30 maja rano w rejonie morskiej bazy wojskowej w Zatoce Desantnaja we Władywostoku doszło do co najmniej dwóch eksplozji. Miejsce zdarzenia szybko otoczyły służby specjalne. Następnie władze Kraju Nadmorskiego wydały uspokajający komunikat. Powołując się na regionalny komitet antyterrorystyczny, poinformowały, że "przedstawiciele odpowiednich służb usunęli skutki incydentu" i "zneutralizowali zagrożenie". "W wyniku zdarzenia nikt nie ucierpiał ani nie odniósł obrażeń", zaznaczono w komunikacie, nie podając jednak szczegółów dotyczących przyczyny eksplozji, ani rodzaju zagrożenia.
Potem poinformowano, że przyczyną eksplozji był "wybuch nieszczelnej instalacji gazowej w jednym z samochodów".
To był wypadek?
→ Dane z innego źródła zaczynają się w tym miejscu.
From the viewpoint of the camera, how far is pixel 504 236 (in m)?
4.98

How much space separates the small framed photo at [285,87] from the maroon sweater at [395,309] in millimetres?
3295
Zachowanie służb na to nie wskazywało
Jeśli był to jedynie wybuch zbiornika z gazem, to nie wskazywało na to zachowanie służb. Lokalne media donosiły, że siły bezpieczeństwa zablokowały ruch między Zatoką Szamora w centrum Władywostoku a wsią Szczitowaja (położoną w pobliżu Zatoki Desantnaja). Jak pisał serwis Vladivostok1.ru, wokół Zatoki Desantnaja zgromadziło się wiele radiowozów, karetek pogotowia oraz mudurowych wielu formacji. W okolicach bazy funkcjonariusze sprawdzali dokumenty kierowców i przeszukiwali samochody. Jedna z mieszkanek Władywostoku relacjonowała, że funkcjonariusze sprawdzający dokumenty informowali jedynie o prowadzeniu "czynności śledczych", ale nie chcieli podawać szczegółów.
Z kolei według kanału na Telegramie "WCzK-OGPU", po eksplozjach z wojskowej bazy w Desantanja wywieziono pod eskortą "duże obiekty przykryte plandekami".
Eksplozje we Władywostoku. HUR zabiera głos
W piątek po południu wojskowy wywiad Ukrainy (HUR) poinformował, że eksplozje były wynikiem ich akcji. Nie ujawniono naturalnie jej szczegółów.
"Co najmniej dwie eksplozje miały miejsce w rejonie rozmieszczenia 47. Samodzielnego Batalionu Desantowo-Szturmowego z 155. Samodzielnej Gwardyjskiej Brygady Piechoty Morskiej (jednostka wojskowa 30926). Jeden z wybuchów nastąpił w okolicy punktu kontrolnego, drugi w miejscu stacjonowania personelu i dowództwa jednostki wojskowej. W wyniku ataku wyeliminowano żołnierzy oraz zniszczono sprzęt wojskowy i specjalistyczny” – czytamy w komunikacie przekazanym serwisowi Ukraińska Prawda.
Rosyjska 155. Brygada Piechoty Morskiej brała aktywny udział w wojnie przeciwko Ukrainie. Potwierdzono jej udział w bitwach o Mariupol, Wuhłedar i w obwodzie kurskim.